Today, Jessica at LifeAsMom is hosting a Flour-themed Ultimate Recipe Swap. Immediately, I thought of several recipes that fit the theme -- Apple Scones, Yogurt Pancakes, Danish Aebleskivers. But alas, I've already posted those recipes! So instead, today I'm going to share a quick and easy recipe for sweet cornbread muffins. I made them last week to accompany some homemade chili...and the girls gobbled them up!

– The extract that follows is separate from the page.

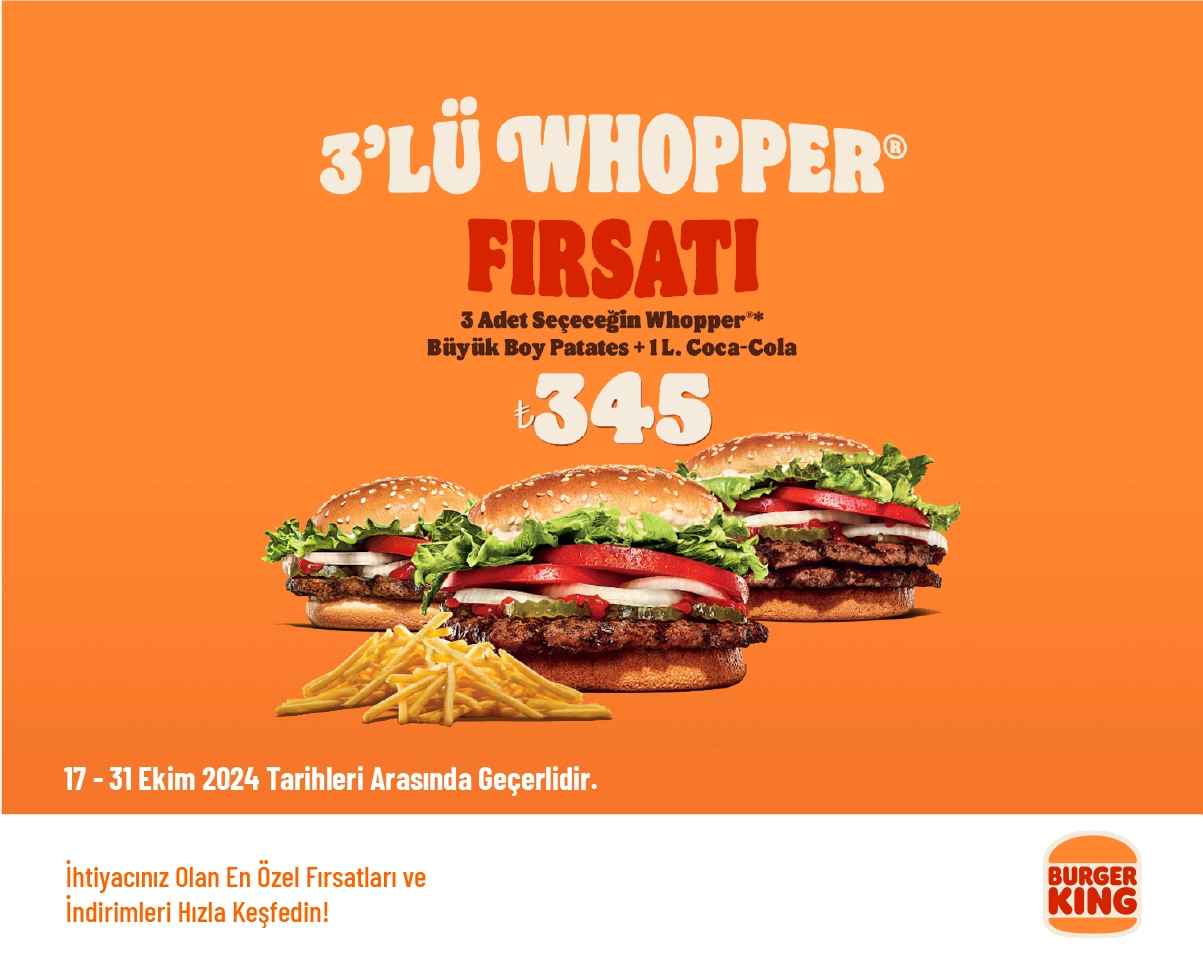 Burger King Kampanyası - 3'lü Whopper Burger 345 TL'den Başlayan Fiyatlarla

If you like to make food ahead of time, you could easily create a Cornbread Muffin mix by packaging up the dry ingredients for this recipe and writing the additional ingredients and directions on the bag. Or, you can make more than you need and freeze them. I use FishMama's method for Packing Items in Freezer Bags to Prevent Freezer Burn and it works great on these muffins. Then when I need them, I just nuke them in the microwave to thaw them out and pop them in the toaster over to toast them up a bit.
Sweet Cornbread Muffins
Makes 18 muffins
1/2 cup cornmeal
1 1/2 cups flour
3/4 cup sugar
1 Tablespoon baking powder
1/2 teaspoon salt
1/2 cup melted butter
2 eggs
1 1/4 cup milk
Preheat oven to 350 degrees. In a mixing bowl, combine all the dry ingredients. In a separate bowl, combine the melted butter, eggs and milk. Combine the wet and dry ingredients and mix well. Divide the batter into greased muffin tins. Bake for about 15 minutes or until golden brown.